== Problem to work on ==
Please render the records below as a JSON list of strings, one string per line, omitting any blank lines.
+++
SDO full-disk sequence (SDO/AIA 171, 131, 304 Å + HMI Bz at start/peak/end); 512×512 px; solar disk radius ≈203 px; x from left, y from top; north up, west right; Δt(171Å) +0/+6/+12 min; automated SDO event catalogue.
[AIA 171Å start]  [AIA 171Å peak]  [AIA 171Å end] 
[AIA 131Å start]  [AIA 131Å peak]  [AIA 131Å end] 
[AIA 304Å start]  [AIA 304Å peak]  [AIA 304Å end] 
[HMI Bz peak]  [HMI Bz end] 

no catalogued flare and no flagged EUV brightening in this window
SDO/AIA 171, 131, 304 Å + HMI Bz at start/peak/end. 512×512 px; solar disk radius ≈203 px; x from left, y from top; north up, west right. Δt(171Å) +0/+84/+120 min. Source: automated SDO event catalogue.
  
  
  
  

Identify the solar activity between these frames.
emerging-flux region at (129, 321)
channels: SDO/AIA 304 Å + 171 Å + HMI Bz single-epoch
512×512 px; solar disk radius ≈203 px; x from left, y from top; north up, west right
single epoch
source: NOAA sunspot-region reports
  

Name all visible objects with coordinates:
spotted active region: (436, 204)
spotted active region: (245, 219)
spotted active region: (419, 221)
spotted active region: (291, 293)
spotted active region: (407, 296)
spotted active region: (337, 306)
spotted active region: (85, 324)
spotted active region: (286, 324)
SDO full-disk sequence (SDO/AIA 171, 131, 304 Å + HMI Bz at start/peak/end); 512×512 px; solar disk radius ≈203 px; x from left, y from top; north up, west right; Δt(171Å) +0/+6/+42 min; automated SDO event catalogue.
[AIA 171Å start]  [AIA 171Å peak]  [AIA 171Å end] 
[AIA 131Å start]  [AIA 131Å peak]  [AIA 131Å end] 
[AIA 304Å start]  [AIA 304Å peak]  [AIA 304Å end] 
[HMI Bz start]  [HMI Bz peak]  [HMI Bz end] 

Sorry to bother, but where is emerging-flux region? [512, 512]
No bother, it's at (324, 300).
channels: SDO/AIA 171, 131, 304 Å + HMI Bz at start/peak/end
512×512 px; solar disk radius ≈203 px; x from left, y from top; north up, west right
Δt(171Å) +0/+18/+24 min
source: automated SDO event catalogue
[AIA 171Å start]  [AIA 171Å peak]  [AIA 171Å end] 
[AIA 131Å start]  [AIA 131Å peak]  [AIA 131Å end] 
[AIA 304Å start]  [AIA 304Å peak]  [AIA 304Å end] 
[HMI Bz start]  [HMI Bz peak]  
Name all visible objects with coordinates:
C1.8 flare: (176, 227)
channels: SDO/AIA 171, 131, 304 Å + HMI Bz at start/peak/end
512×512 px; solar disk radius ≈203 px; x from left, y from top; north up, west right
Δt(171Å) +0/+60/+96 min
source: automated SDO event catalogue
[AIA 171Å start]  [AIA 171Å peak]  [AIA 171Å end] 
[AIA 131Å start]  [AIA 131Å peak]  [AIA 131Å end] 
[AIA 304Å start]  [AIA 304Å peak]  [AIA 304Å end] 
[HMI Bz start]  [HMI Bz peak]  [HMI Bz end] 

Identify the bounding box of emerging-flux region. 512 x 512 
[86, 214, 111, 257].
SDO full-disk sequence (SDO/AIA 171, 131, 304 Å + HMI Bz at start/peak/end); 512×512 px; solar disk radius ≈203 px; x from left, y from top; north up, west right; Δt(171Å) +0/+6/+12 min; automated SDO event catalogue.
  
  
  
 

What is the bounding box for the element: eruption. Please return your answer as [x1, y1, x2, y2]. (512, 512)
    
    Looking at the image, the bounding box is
+++
== Written response ==
[
  "SDO full-disk sequence (SDO/AIA 171, 131, 304 Å + HMI Bz at start/peak/end); 512×512 px; solar disk radius ≈203 px; x from left, y from top; north up, west right; Δt(171Å) +0/+6/+12 min; automated SDO event catalogue.",
  "[AIA 171Å start]  [AIA 171Å peak]  [AIA 171Å end] ",
  "[AIA 131Å start]  [AIA 131Å peak]  [AIA 131Å end] ",
  "[AIA 304Å start]  [AIA 304Å peak]  [AIA 304Å end] ",
  "[HMI Bz peak]  [HMI Bz end] ",
  "no catalogued flare and no flagged EUV brightening in this window",
  "SDO/AIA 171, 131, 304 Å + HMI Bz at start/peak/end. 512×512 px; solar disk radius ≈203 px; x from left, y from top; north up, west right. Δt(171Å) +0/+84/+120 min. Source: automated SDO event catalogue.",
  "Identify the solar activity between these frames.",
  "emerging-flux region at (129, 321)",
  "channels: SDO/AIA 304 Å + 171 Å + HMI Bz single-epoch",
  "512×512 px; solar disk radius ≈203 px; x from left, y from top; north up, west right",
  "single epoch",
  "source: NOAA sunspot-region reports",
  "Name all visible objects with coordinates:",
  "spotted active region: (436, 204)",
  "spotted active region: (245, 219)",
  "spotted active region: (419, 221)",
  "spotted active region: (291, 293)",
  "spotted active region: (407, 296)",
  "spotted active region: (337, 306)",
  "spotted active region: (85, 324)",
  "spotted active region: (286, 324)",
  "SDO full-disk sequence (SDO/AIA 171, 131, 304 Å + HMI Bz at start/peak/end); 512×512 px; solar disk radius ≈203 px; x from left, y from top; north up, west right; Δt(171Å) +0/+6/+42 min; automated SDO event catalogue.",
  "[AIA 171Å start]  [AIA 171Å peak]  [AIA 171Å end] ",
  "[AIA 131Å start]  [AIA 131Å peak]  [AIA 131Å end] ",
  "[AIA 304Å start]  [AIA 304Å peak]  [AIA 304Å end] ",
  "[HMI Bz start]  [HMI Bz peak]  [HMI Bz end] ",
  "Sorry to bother, but where is emerging-flux region? [512, 512]",
  "No bother, it's at (324, 300).",
  "channels: SDO/AIA 171, 131, 304 Å + HMI Bz at start/peak/end",
  "512×512 px; solar disk radius ≈203 px; x from left, y from top; north up, west right",
  "Δt(171Å) +0/+18/+24 min",
  "source: automated SDO event catalogue",
  "[AIA 171Å start]  [AIA 171Å peak]  [AIA 171Å end] ",
  "[AIA 131Å start]  [AIA 131Å peak]  [AIA 131Å end] ",
  "[AIA 304Å start]  [AIA 304Å peak]  [AIA 304Å end] ",
  "[HMI Bz start]  [HMI Bz peak]  ",
  "Name all visible objects with coordinates:",
  "C1.8 flare: (176, 227)",
  "channels: SDO/AIA 171, 131, 304 Å + HMI Bz at start/peak/end",
  "512×512 px; solar disk radius ≈203 px; x from left, y from top; north up, west right",
  "Δt(171Å) +0/+60/+96 min",
  "source: automated SDO event catalogue",
  "[AIA 171Å start]  [AIA 171Å peak]  [AIA 171Å end] ",
  "[AIA 131Å start]  [AIA 131Å peak]  [AIA 131Å end] ",
  "[AIA 304Å start]  [AIA 304Å peak]  [AIA 304Å end] ",
  "[HMI Bz start]  [HMI Bz peak]  [HMI Bz end] ",
  "Identify the bounding box of emerging-flux region. 512 x 512 ",
  "[86, 214, 111, 257].",
  "SDO full-disk sequence (SDO/AIA 171, 131, 304 Å + HMI Bz at start/peak/end); 512×512 px; solar disk radius ≈203 px; x from left, y from top; north up, west right; Δt(171Å) +0/+6/+12 min; automated SDO event catalogue.",
  "What is the bounding box for the element: eruption. Please return your answer as [x1, y1, x2, y2]. (512, 512)",
  "    Looking at the image, the bounding box is"
]